Almost all the instances the right raise as attacks on freedom of speech are not free speech issues at all. The right cynically crow about their free speech persecution in the pages of national dailies, from the screens of nightly news programs and the lecterns of university lecture theatres.
But the left’s response to the right’s hypocrisy shouldn’t be the adoption of a relative position to freedom of speech. We need to rescue it from the right, which means fighting for the expansion of the right to free speech, not restriction.
Inevitably, calling for the restriction of freedom of speech means calling on the state or some other stand-in authority (such as university administrations) to restrict that right on our behalf, since only they have the power to effect it. And as is evident with the recent passing of various anti-protest measures at state and federal levels – including the arming of Victoria Police with so-called less-than-lethal weapons explicitly for the purpose of ‘crowd control’ – it’s never too long before the authorities turn their repression towards the left.

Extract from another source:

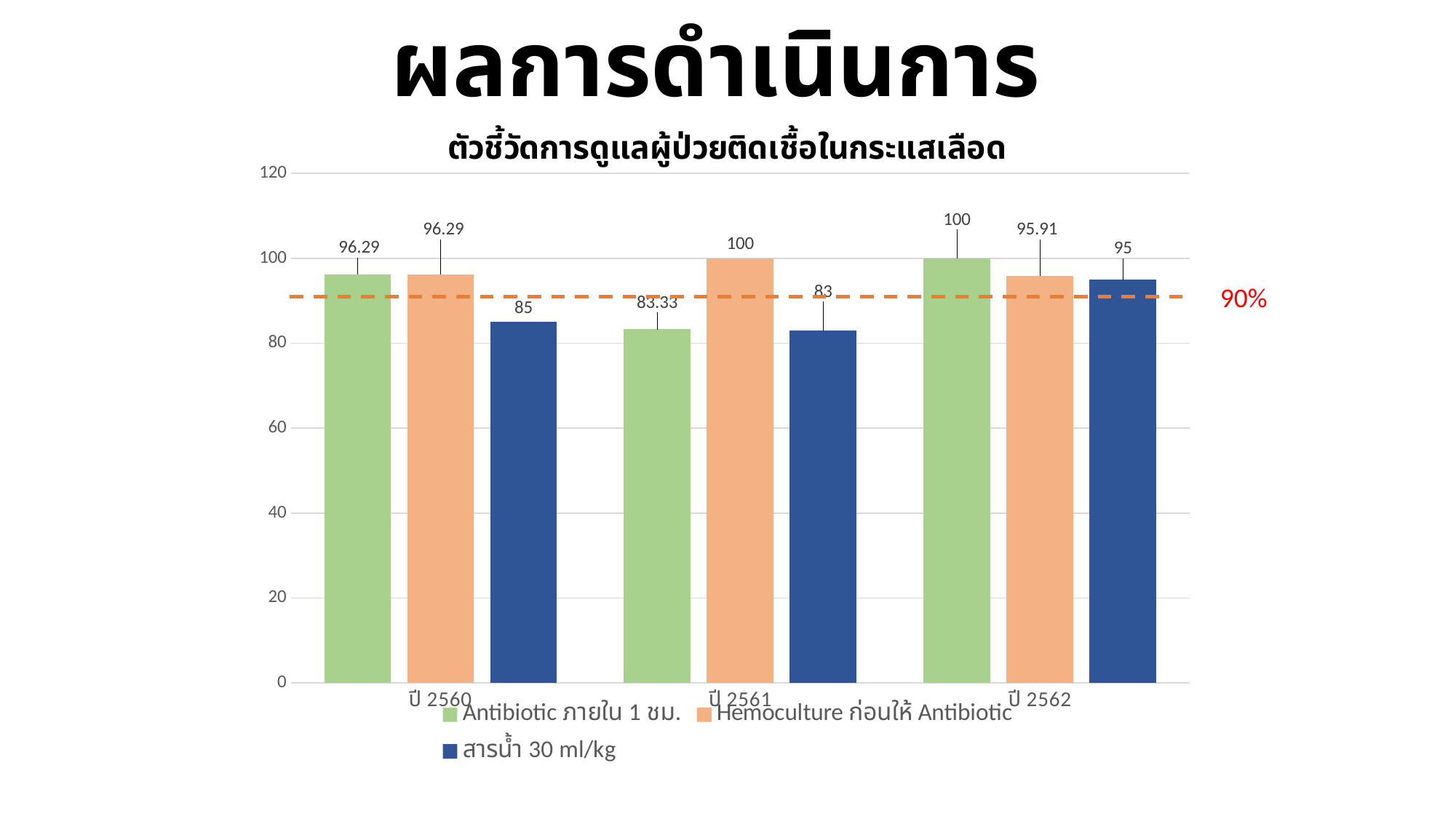
What is the difference between the Hemoculture ก่อนให้ Antibiotic value in ปี 2561 and in ปี 2562? 4.09 What is the value for Antibiotic ภายใน 1 ชม. in ปี 2560? 96.29 Which is larger in ปี 2561: the value for Antibiotic ภายใน 1 ชม. or the value for Hemoculture ก่อนให้ Antibiotic? Hemoculture ก่อนให้ Antibiotic What is the value for สารน้ำ 30 ml/kg in ปี 2562? 95 In which year is the value for สารน้ำ 30 ml/kg the lowest? ปี 2561 What kind of chart is shown on the slide? bar chart In which year is the value for Antibiotic ภายใน 1 ชม. the highest? ปี 2562 How many series does the legend list? 3 Is the value for สารน้ำ 30 ml/kg in ปี 2560 greater or less than 90? less What is the value for Antibiotic ภายใน 1 ชม. in ปี 2561? 83.33 What is the value for Hemoculture ก่อนให้ Antibiotic in ปี 2561? 100 What percentage does the red dashed reference line on the chart mark? 90%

As a recent US study showed, the real targets of increasing censoriousness on campus has been progressives. But such is the topsy-turvy period we live in where the right have positioned themselves as the enemies of censorship and the champions of free speech. With the growth of the far right internationally, coupled with an increasingly authoritarian state, the left needs to recapture its democratic spirit – because if our project for social transformation is to be an emancipatory one, then the fight to retain and expand democratic participation is essential.